[TEXT PROVIDED — start]
Gomes said the only option for the U.K. now is to strike “a cosmetic agreement, but the EU is not going to budge.”
Kelemen dismissed the idea that no deal is better than a bad deal. “I find it totally non-plausible,” he said. “For instance, in a strict reading of what no deal would mean, then quite literally planes could not fly from the U.K. to the EU if they didn’t reach at least a side deal on aviation, because the whole regulatory structure governing aviation safety is governed by EU rules. They couldn’t get some of the [medicines] they need for cancer treatments that are governed [by EU rules]. You could go through all the different sectors where no deal would be a disaster.”
Kelemen agreed with Gomes that the U.K. has few options. “They’re going to have to take Brexit more or less on the terms the EU is willing to offer if they don’t want an economic disaster.”
A Job Nobody Wants
The three experts agreed that although May faces a threat to her leadership, there is no alternative leader in sight, or anyone who might want to take her job at this stage. “She’s holding the poisoned chalice at this point,” said Gomes. “Nobody’s going to take it away from her unless they’re really dumb.”
“If Theresa May goes, who will replace her?” asked Egan. “Who wants to take on the baggage of this negotiation process at this stage where Britain is really caving in to a lot of demands?”
“Who wants to take on the baggage of this negotiation process at this stage where Britain is really caving in to a lot of demands?”–Michelle Egan
Meanwhile, the controversy over how Britain is handling the Brexit process has hurt its image, said Gomes. “Everybody in Europe looked up to the U.K. as the arbiter – that one country they could trust, when you have the grievance with France or Germany. It’s just over, at least for the foreseeable future.”
[TEXT PROVIDED — finish]
### INSTRUCTIONS TO FOLLOW
Write the next few paragraphs of the Brexit commentary above, starting after its final sentence and keeping its reporting style.
[SOURCE DATA — start]
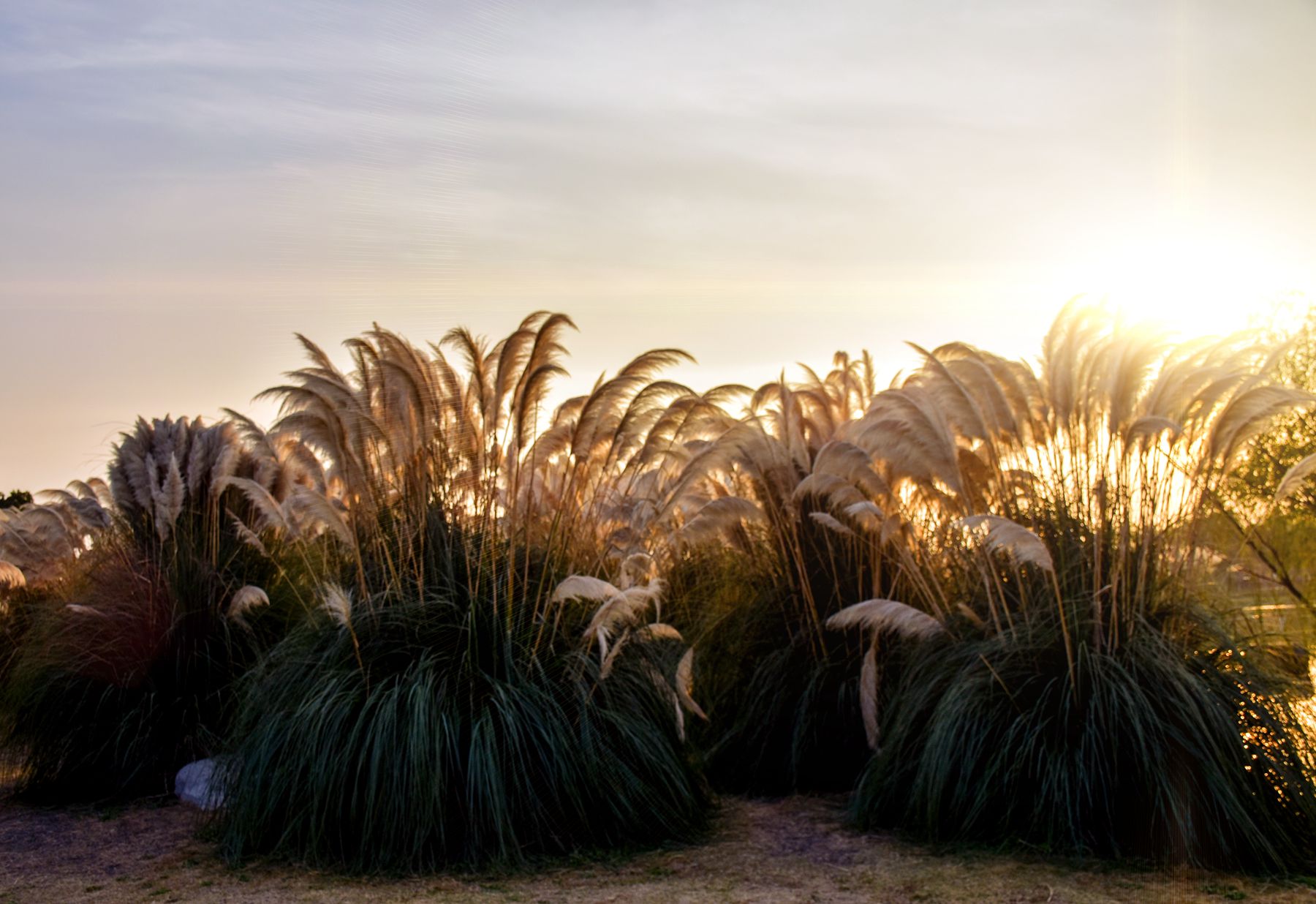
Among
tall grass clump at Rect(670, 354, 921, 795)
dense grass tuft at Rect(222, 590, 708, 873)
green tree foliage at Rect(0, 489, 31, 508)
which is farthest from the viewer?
green tree foliage at Rect(0, 489, 31, 508)

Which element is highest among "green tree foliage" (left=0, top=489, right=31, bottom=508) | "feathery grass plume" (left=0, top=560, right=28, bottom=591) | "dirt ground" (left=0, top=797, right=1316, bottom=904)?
"green tree foliage" (left=0, top=489, right=31, bottom=508)

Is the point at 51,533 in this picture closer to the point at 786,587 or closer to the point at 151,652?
the point at 151,652

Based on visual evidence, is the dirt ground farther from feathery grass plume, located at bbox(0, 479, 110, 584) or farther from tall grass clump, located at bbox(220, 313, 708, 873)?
feathery grass plume, located at bbox(0, 479, 110, 584)

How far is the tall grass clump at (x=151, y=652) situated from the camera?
7.95m

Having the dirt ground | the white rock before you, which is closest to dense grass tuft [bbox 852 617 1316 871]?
the dirt ground

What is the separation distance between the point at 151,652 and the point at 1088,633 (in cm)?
617

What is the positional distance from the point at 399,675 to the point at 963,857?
293 centimetres

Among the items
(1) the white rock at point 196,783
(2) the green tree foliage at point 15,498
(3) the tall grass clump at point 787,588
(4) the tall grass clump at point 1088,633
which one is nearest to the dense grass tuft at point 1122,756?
(4) the tall grass clump at point 1088,633

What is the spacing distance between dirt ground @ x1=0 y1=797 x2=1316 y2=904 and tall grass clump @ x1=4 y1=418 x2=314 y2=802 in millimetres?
1398

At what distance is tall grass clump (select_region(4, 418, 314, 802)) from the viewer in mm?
7953

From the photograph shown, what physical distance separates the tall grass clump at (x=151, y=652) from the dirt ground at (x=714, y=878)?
140 cm

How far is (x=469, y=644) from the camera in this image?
19.8 ft

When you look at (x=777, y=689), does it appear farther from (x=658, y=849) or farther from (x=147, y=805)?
(x=147, y=805)

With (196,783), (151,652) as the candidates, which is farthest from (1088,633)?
(151,652)
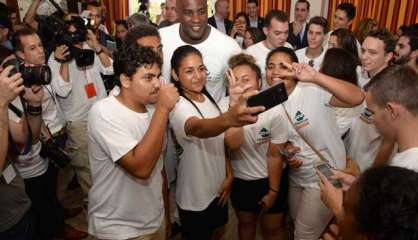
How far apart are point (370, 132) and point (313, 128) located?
344 mm

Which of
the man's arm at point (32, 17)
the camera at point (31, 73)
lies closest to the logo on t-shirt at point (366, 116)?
the camera at point (31, 73)

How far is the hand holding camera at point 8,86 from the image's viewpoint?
130 centimetres

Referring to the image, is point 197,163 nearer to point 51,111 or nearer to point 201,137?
point 201,137

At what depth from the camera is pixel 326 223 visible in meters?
1.87

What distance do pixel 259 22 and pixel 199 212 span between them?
4275mm

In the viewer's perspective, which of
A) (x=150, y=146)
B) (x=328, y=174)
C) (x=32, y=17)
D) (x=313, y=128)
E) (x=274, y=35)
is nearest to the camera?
(x=150, y=146)

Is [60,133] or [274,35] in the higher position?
[274,35]

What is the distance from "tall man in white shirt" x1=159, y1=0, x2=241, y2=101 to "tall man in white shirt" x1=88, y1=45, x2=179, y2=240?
2.63 ft

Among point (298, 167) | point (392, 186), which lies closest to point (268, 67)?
point (298, 167)

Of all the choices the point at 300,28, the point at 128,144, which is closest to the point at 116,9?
the point at 300,28

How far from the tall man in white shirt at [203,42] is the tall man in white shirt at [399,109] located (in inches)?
43.1

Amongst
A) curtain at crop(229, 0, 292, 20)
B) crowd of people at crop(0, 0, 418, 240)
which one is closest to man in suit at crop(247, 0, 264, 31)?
curtain at crop(229, 0, 292, 20)

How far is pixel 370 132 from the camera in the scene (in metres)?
1.87

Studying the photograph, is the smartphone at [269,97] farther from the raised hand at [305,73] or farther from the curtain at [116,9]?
the curtain at [116,9]
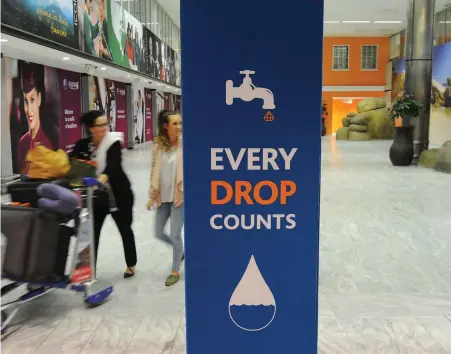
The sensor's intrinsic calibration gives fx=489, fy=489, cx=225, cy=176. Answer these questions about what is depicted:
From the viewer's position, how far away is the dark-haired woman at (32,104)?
1026cm

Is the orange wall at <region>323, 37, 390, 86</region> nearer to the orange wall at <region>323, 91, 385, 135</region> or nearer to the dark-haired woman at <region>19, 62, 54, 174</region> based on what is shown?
[SOURCE DATA — finish]
### RESULT OF THE TASK
Meanwhile, public opinion has “almost solidified on both sides,” said Egan, pointing to polls that showed people are “not impressed with the way this government is negotiating on the behalf of the British public.” At the same time, British citizens are not likely to change their referendum mindset and want to remain in the EU, said Kelemen. “Probably most EU leaders … would be happy to see the U.K. change its mind. [But] I don’t think that’s going to happen.”
Unfinished Agenda
Egan saw “the next big crisis” coming up in October, at the European Council meeting, “where Theresa May will need to have a deal to take back to the British Parliament.” The other issue, she added, is the ability of the May government to survive in the face of challenges from hard-line Brexiteers who oppose her soft approach to breaking off from the EU.
According to Egan, the largest issue that remains unresolved is how to treat Ireland as an island in matters relating to border controls, market access and the Good Friday Agreement, the 1998 peace accord between the British and Irish governments. Regarding how Ireland would be treated in matters relating to customs checks, Kelemen added: “If you leave the single market, you have to have checks somewhere.”